I cherished an unholy ideal … I was waiting for my father to drop dead so I could reclaim my mother and spend the rest of my life caring for her.
He lived … I never got that ideal to come to fruition. I was stupid. I should have gone, and sometimes I kick myself for not going. Life would have been so different. But I knew I just couldn’t go. I needed special medical care and Miami was the place for that. That’s where I ended up for a number of years.
I tell the story that in my first year of sobriety, most of the gay men in the room treated the newcomer like race horses. Bets were places on our heads to see who would go out and drink again.
I stayed sober, in spite of them. And when I reached a year, I took my chip and told them all to go fuck themselves.
I stayed sober 4 years and a little more.
I pulled a geographic into a slip – I pulled a second geographic back – I put down the drugs – but not necessarily the drink. From July 2000 until December 2001, I drank. But I also had sober periods during that year and a few months.
In the end it was an alcoholic who brought me back, by divine intervention.
God moved heaven and earth to prove to me that HE existed and that salvation was mine to have. I just needed to follow. And I did.
During those years I worked in corporate travel, my parent had thrown me out of the house and I ended up homeless. My parents were true bigots.
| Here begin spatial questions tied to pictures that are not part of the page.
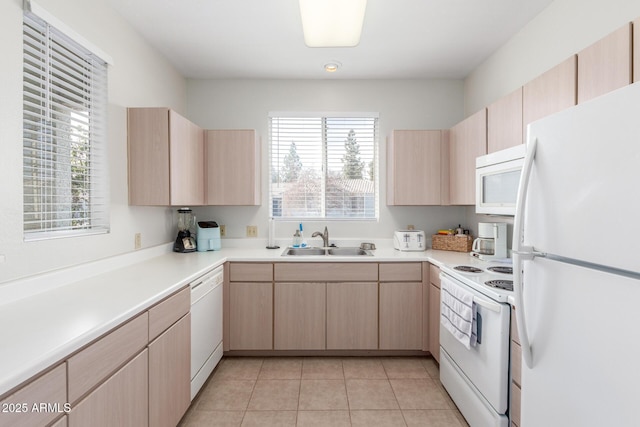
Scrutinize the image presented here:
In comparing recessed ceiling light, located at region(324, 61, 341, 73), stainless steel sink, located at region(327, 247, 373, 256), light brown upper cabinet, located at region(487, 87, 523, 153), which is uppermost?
recessed ceiling light, located at region(324, 61, 341, 73)

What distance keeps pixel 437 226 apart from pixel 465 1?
1.95m

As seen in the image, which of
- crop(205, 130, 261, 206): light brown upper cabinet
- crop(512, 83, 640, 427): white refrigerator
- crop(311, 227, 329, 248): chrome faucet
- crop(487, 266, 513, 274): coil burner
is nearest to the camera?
crop(512, 83, 640, 427): white refrigerator

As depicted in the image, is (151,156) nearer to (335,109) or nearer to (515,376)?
(335,109)

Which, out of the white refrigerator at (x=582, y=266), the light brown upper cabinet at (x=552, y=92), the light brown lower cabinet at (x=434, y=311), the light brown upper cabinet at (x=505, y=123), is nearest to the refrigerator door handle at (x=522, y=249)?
the white refrigerator at (x=582, y=266)

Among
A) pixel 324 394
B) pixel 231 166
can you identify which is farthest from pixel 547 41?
pixel 324 394

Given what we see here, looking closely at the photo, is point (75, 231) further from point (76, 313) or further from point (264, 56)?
point (264, 56)

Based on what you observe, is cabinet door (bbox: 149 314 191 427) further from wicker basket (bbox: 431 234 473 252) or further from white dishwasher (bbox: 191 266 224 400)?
wicker basket (bbox: 431 234 473 252)

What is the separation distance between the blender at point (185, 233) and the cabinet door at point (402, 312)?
1.69 m

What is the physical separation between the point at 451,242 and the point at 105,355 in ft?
8.76

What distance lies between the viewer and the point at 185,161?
2.53 metres

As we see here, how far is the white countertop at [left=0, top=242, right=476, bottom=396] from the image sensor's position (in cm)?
90

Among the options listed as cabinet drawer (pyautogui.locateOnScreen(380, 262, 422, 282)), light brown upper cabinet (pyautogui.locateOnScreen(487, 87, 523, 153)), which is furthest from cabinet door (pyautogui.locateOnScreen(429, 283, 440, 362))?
light brown upper cabinet (pyautogui.locateOnScreen(487, 87, 523, 153))

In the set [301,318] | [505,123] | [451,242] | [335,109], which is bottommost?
[301,318]

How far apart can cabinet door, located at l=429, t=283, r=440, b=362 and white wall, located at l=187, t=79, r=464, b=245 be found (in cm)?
87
I moved in with a woman who had a big family, who’s kids had all moved away and she lived in this big house. So she rented me a room and we lived together for a while. Happily.
Until one day …
We had worked together with a few others at a local travel agency, where we had our fill of traveling around the world and drinking our ways around.
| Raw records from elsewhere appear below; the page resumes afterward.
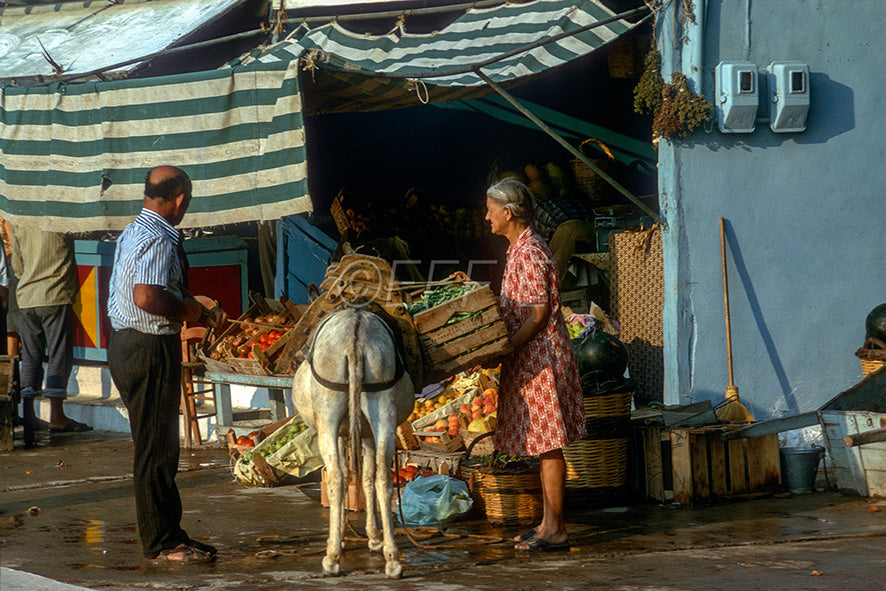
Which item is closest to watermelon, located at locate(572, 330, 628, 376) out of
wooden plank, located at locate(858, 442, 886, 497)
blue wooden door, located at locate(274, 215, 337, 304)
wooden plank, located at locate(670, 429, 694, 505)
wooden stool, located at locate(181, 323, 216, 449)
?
wooden plank, located at locate(670, 429, 694, 505)

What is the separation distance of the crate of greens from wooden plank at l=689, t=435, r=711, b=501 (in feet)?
6.67

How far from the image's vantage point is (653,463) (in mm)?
7133

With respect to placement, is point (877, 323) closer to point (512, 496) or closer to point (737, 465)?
point (737, 465)

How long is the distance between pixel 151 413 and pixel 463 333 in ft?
5.66

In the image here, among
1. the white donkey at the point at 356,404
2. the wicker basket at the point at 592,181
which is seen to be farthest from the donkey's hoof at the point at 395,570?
the wicker basket at the point at 592,181

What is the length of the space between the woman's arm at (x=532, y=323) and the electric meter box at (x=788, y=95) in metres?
3.62

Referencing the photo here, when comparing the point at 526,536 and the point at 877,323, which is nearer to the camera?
the point at 526,536

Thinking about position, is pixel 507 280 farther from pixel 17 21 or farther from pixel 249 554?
pixel 17 21

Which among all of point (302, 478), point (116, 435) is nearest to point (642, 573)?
point (302, 478)

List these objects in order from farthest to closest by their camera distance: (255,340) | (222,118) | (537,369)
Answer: (255,340) < (222,118) < (537,369)

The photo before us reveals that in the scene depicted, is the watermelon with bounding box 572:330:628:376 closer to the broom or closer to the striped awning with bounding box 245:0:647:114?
the broom

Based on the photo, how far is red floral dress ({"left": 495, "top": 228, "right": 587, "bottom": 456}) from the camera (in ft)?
18.8

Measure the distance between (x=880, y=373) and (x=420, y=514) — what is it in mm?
3399

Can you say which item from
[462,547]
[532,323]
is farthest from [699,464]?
[532,323]
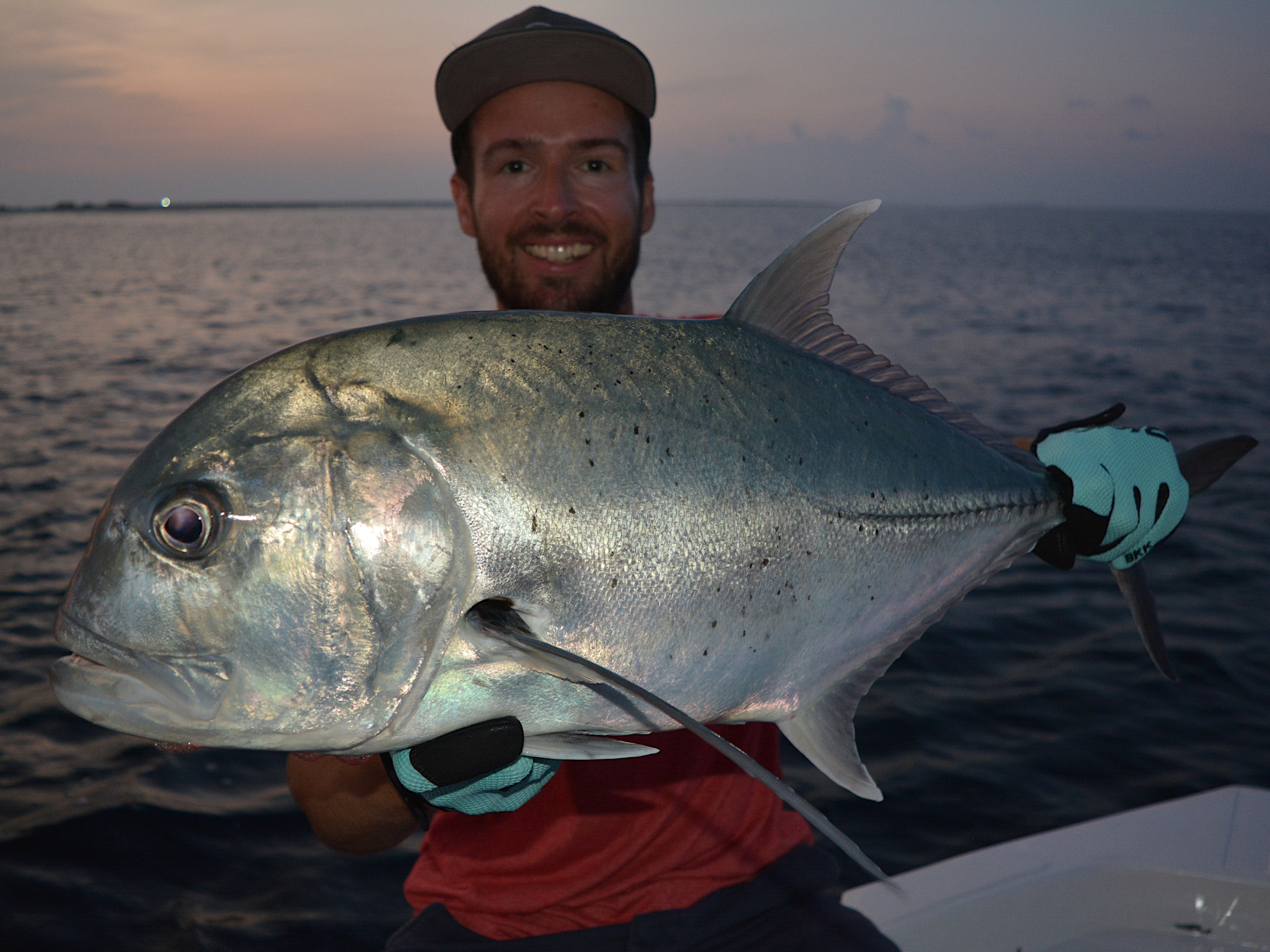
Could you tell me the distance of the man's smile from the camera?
3.55 meters

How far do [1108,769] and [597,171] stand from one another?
549cm

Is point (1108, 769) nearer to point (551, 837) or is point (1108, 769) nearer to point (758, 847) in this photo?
point (758, 847)

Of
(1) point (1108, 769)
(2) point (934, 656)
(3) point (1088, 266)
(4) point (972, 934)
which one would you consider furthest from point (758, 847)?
(3) point (1088, 266)

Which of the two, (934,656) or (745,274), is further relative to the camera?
(745,274)

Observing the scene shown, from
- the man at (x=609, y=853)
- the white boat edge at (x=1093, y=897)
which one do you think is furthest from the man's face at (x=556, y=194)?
the white boat edge at (x=1093, y=897)

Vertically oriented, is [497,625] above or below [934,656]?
above

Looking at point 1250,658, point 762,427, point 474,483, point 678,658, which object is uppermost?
point 762,427

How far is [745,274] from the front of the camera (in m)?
42.7

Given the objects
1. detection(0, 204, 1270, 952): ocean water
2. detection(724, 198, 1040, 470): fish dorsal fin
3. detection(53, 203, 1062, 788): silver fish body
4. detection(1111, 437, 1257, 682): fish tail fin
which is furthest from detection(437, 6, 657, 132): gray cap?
detection(0, 204, 1270, 952): ocean water

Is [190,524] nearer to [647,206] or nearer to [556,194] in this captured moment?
[556,194]

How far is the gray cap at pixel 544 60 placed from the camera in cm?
337

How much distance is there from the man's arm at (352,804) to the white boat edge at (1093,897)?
1.97m

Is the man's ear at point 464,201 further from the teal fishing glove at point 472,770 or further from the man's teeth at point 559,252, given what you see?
the teal fishing glove at point 472,770

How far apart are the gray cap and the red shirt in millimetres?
2503
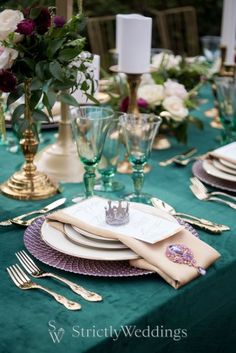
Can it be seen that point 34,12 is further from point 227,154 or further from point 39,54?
point 227,154

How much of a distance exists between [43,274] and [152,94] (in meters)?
0.87

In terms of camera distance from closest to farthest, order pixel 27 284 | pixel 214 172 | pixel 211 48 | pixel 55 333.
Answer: pixel 55 333 < pixel 27 284 < pixel 214 172 < pixel 211 48

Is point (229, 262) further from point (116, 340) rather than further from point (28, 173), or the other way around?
point (28, 173)

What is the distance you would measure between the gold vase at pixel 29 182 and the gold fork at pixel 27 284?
0.35 m

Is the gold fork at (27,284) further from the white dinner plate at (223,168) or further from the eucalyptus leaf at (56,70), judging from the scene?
the white dinner plate at (223,168)

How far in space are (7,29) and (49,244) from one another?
44 cm

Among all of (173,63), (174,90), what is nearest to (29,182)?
(174,90)

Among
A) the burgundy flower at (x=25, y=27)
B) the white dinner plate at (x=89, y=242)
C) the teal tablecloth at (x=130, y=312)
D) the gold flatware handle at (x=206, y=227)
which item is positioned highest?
the burgundy flower at (x=25, y=27)

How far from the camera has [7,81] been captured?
1194 millimetres

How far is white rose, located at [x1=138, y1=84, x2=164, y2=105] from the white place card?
24.4 inches

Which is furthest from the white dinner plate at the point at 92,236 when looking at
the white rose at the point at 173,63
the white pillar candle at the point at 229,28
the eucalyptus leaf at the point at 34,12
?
the white pillar candle at the point at 229,28

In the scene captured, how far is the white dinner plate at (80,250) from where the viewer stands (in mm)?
1050

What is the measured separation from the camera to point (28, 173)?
144cm

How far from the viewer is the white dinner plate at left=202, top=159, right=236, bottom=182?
1.48 metres
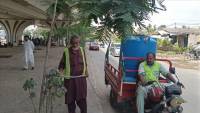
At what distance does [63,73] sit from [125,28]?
3.58 m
But she was the first to get sober. (Hindsight – we are all sober today)
While she was getting sober and going to meetings, I continued to hunt for a man and drink my way through my life. (There is actually a story in the back of the Big Book Edition 4 – that is all about me).
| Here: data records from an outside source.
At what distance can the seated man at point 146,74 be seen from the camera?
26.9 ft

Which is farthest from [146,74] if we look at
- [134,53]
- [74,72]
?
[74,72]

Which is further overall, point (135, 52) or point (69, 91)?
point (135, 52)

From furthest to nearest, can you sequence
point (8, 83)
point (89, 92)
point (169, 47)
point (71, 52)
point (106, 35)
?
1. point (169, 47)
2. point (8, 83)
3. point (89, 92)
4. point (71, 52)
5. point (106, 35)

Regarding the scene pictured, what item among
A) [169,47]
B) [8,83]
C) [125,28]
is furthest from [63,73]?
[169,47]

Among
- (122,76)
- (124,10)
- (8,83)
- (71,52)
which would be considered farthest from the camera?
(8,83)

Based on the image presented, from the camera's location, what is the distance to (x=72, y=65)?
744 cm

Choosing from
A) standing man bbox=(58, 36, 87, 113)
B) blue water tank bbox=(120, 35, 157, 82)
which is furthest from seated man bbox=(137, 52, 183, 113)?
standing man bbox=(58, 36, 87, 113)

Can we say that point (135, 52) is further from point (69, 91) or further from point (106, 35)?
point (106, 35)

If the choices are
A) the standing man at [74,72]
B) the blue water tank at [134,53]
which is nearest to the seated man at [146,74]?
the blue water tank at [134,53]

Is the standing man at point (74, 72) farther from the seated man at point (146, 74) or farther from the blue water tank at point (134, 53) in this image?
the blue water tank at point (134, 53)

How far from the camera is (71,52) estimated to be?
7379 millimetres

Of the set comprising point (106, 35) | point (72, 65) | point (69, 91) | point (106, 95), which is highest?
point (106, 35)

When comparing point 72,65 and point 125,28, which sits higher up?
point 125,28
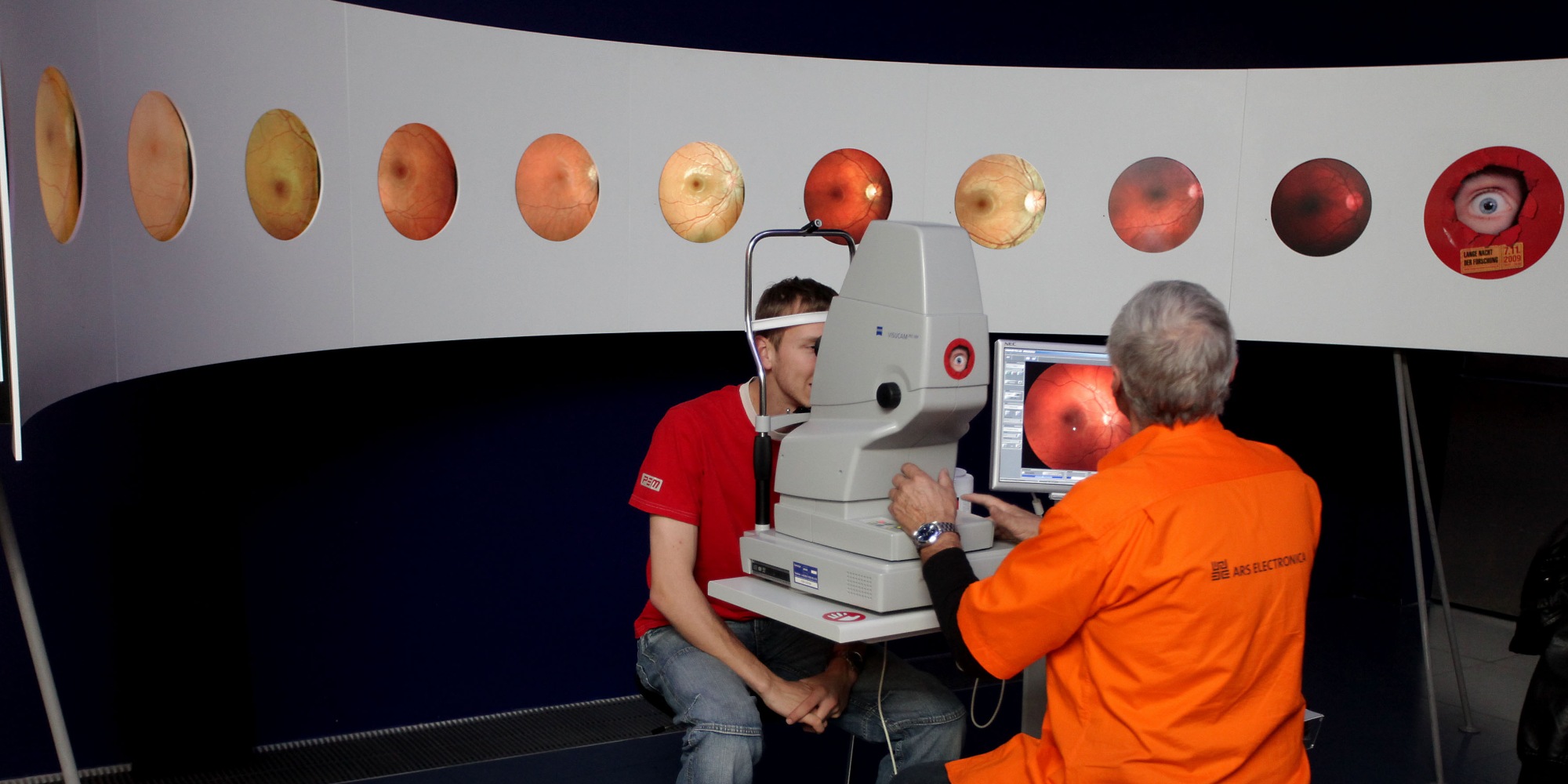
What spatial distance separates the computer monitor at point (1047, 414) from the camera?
2.30m

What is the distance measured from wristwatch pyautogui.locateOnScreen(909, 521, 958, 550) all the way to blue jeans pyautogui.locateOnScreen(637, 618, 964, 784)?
465 millimetres

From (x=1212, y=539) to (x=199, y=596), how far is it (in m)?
2.38

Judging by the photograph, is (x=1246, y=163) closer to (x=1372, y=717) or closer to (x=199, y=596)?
(x=1372, y=717)

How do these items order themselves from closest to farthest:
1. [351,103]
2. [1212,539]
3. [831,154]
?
[1212,539]
[351,103]
[831,154]

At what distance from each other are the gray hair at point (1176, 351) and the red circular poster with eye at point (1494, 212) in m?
1.44

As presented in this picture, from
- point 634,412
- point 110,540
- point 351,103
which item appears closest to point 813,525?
point 351,103

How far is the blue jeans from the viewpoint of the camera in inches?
70.5

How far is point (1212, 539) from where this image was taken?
4.39 feet

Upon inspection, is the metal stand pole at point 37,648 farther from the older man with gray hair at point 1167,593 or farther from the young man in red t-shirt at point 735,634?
the older man with gray hair at point 1167,593

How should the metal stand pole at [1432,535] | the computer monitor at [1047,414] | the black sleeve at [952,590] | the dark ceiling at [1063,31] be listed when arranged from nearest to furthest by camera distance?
the black sleeve at [952,590] < the computer monitor at [1047,414] < the metal stand pole at [1432,535] < the dark ceiling at [1063,31]

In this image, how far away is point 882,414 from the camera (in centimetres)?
164

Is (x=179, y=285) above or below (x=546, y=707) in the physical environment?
Result: above

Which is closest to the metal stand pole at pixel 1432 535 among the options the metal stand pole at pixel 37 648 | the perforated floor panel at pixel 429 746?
the perforated floor panel at pixel 429 746

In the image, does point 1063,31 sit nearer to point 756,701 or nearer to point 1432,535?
point 1432,535
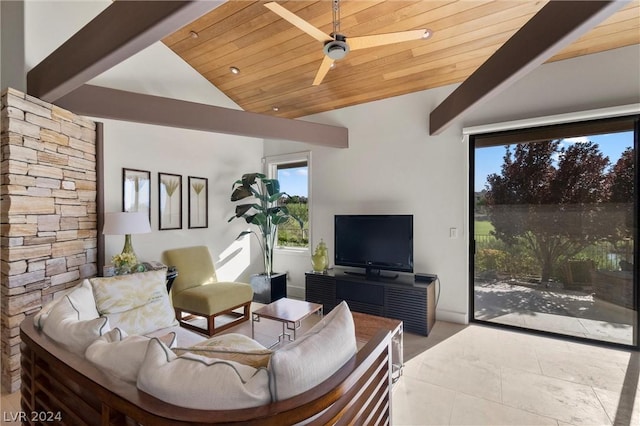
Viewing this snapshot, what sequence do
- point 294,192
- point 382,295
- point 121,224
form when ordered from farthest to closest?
point 294,192 → point 382,295 → point 121,224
I was drinking away my rent money. And being a scoundrel. I shit on that relationship and I paid dearly for the disrespectful way I treated her.
I would forever be making this amend until I am dead.
I came home one night after a night out drinking, and the locks had been changed. Her son was there to open the door and tell me that I could not come in until I paid my rent, wearing the clothes on my back.
I left that night and relocated to Ft. Lauderdale. I worked at the Port of Miami, and on my next paycheck, went and paid my rent. I packed what little I had and left her there. Ashamed of me…
I continued to drink for a few more years. And a few years into sobriety, when I moved to Miami for treatment for AIDS, I went into a meeting, and God as my witness, I walked into the room, there was my lady friend – more than 4 years sober.
I got majorly Bitch slapped.
I had become the alcoholic tornado running roughshod through her life.
And now I was sober. Just a few years.
I pray for her every day that I am sober today.
I moved here in 2002. And I’ve been sober since December 9th 2001.
Tomorrow we celebrate a milestone. A very important day.